PosTag Visualization

Parts of speech (e.g. verbs, nouns, prepositions, adjectives) indicate how a word is functioning within the context of a sentence. In English as in many other languages, a single word can function in multiple ways. Part-of-speech tagging lets us encode information not only about a word’s definition, but also its use in context (for example the words “ship” and “shop” can be either a verb or a noun, depending on the context).

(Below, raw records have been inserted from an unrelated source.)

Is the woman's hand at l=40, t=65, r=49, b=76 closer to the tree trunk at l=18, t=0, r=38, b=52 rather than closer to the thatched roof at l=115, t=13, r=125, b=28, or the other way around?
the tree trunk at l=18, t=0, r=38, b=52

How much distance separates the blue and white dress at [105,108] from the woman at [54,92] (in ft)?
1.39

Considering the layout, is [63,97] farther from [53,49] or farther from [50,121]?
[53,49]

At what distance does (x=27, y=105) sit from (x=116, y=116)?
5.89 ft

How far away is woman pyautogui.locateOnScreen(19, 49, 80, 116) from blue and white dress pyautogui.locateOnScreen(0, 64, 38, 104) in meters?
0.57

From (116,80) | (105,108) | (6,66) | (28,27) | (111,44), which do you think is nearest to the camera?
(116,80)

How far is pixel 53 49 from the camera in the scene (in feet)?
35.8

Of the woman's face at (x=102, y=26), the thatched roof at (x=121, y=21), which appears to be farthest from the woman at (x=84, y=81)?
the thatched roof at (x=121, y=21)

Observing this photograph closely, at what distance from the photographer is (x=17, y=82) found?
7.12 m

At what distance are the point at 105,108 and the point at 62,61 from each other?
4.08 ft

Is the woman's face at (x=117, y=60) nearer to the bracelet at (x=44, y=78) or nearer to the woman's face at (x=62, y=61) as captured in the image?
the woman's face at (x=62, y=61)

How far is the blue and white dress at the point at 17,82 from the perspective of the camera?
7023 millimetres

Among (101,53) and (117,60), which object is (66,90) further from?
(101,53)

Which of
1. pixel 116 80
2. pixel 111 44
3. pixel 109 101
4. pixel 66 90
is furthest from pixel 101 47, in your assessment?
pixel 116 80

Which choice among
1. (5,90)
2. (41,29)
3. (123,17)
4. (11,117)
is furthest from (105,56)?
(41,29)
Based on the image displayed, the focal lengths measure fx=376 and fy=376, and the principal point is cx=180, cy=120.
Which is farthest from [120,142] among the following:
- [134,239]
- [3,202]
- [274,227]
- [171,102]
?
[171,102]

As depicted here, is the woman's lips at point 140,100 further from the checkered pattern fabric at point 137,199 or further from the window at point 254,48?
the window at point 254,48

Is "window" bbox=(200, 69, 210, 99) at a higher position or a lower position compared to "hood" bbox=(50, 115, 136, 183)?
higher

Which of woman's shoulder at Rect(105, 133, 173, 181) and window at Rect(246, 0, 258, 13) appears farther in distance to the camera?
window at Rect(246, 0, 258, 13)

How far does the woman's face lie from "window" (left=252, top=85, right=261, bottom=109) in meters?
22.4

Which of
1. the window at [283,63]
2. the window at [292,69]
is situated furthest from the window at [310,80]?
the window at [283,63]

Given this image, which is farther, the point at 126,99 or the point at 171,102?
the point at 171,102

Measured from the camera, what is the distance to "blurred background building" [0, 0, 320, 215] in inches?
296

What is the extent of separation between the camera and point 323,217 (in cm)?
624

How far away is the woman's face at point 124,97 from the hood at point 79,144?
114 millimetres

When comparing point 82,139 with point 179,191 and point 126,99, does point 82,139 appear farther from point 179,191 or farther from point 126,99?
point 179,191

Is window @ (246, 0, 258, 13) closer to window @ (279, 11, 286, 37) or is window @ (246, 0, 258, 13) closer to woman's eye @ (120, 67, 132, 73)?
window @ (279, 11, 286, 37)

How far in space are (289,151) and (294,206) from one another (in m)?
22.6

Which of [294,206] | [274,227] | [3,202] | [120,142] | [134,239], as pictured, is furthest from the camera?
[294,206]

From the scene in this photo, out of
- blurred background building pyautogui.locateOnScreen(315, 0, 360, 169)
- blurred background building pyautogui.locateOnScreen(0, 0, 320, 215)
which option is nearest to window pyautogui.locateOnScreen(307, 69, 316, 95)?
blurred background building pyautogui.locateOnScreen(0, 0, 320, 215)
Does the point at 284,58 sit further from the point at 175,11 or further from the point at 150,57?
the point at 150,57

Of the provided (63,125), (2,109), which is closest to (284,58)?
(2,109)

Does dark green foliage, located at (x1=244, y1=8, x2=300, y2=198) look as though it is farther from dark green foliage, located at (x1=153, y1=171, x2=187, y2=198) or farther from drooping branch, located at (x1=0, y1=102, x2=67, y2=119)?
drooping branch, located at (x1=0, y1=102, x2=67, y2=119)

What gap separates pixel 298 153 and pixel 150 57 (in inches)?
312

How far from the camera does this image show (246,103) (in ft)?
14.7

The PosTagVisualizer is intended to support grammar-based feature extraction techniques for machine learning workflows that require natural language processing. The visualizer can either read in a corpus that has already been sentence- and word-segmented, and tagged, or perform this tagging automatically by specifying the parser to use (nltk or spacy). The visualizer creates a bar chart to visualize the relative proportions of different parts-of-speech in a corpus.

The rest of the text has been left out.